To begin with, there are 77 acres of land surrounding the telescope, which keep light pollution to a minimum. Although using the telescope requires a reservation and money, the excellent stargazing location surrounding it is open to the public.
Also, during daylight hours, the land surrounding the observatory becomes an ideal park for walking a dog or having a picnic.
And finally, when there is a particularly interesting event in the sky, scientists often invite the public to the observatory to look through small telescopes on the lawn.
Yerkes offers free Saturday tours year-round at 10 and 11 a.m. and noon. For more information about special programs, call 245-5555.

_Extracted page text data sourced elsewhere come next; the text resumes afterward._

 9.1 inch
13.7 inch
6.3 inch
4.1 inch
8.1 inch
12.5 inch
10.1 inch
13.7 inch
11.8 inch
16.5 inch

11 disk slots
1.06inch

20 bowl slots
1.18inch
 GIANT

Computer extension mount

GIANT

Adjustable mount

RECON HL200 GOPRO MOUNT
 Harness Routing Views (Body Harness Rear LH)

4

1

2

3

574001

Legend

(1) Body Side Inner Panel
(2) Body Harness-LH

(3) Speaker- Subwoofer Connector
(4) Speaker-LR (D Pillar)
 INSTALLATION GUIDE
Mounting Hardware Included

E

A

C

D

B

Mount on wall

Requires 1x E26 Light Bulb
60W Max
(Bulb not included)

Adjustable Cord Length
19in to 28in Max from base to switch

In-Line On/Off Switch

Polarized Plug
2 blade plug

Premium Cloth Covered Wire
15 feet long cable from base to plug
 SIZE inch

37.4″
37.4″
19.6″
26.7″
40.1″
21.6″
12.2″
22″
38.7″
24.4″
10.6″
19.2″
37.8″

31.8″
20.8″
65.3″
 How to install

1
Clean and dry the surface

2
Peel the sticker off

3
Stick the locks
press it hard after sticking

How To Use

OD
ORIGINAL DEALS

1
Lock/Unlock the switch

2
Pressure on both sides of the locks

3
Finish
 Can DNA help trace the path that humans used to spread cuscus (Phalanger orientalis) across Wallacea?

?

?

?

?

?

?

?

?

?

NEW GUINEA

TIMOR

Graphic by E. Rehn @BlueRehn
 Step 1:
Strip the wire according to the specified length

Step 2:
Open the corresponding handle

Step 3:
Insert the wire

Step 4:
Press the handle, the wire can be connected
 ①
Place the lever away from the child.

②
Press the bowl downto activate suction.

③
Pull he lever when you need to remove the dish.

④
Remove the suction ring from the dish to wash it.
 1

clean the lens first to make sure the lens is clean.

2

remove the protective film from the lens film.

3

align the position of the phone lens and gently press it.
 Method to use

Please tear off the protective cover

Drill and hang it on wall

More than 20,000 years ago, two lobes of ice collided in southeastern Wisconsin. They left ice buried in glacial deposits, which later melted and formed craters, or kettles, in the landscape. In other words, Walworth County was bestowed with its great bicycling terrain.
Paul Sandgren, the Southern Unit Kettle Moraine State Forest superintendent, estimates the 28 miles of John Muir mountain bike trails, located on Highway H in LaGrange, are ridden by 100,000 visitors every year.
"We're frequently told that the John Muir trails are the most popular trails in the Midwest," he said. "The variety of terrain is one of their biggest attractions."
Road riding in the Kettle Moraine is also supreme. The rolling hills, light traffic and beautiful forest scenery make portions of Walworth County major destinations for cyclists who prefer to stay on the road.
The Backyard Bike Shop in LaGrange hosts open road rides during summer and fall. Owner Michael Bettinger said rides this summer attracted up to 40 cyclists.
He contributes the popularity of road biking in the Kettle Moraine to "the flow of the roads."
Cyclists of any age are welcome to explore this "flow" with the Backyard Bike Shop group ride every Tuesday and Thursday night.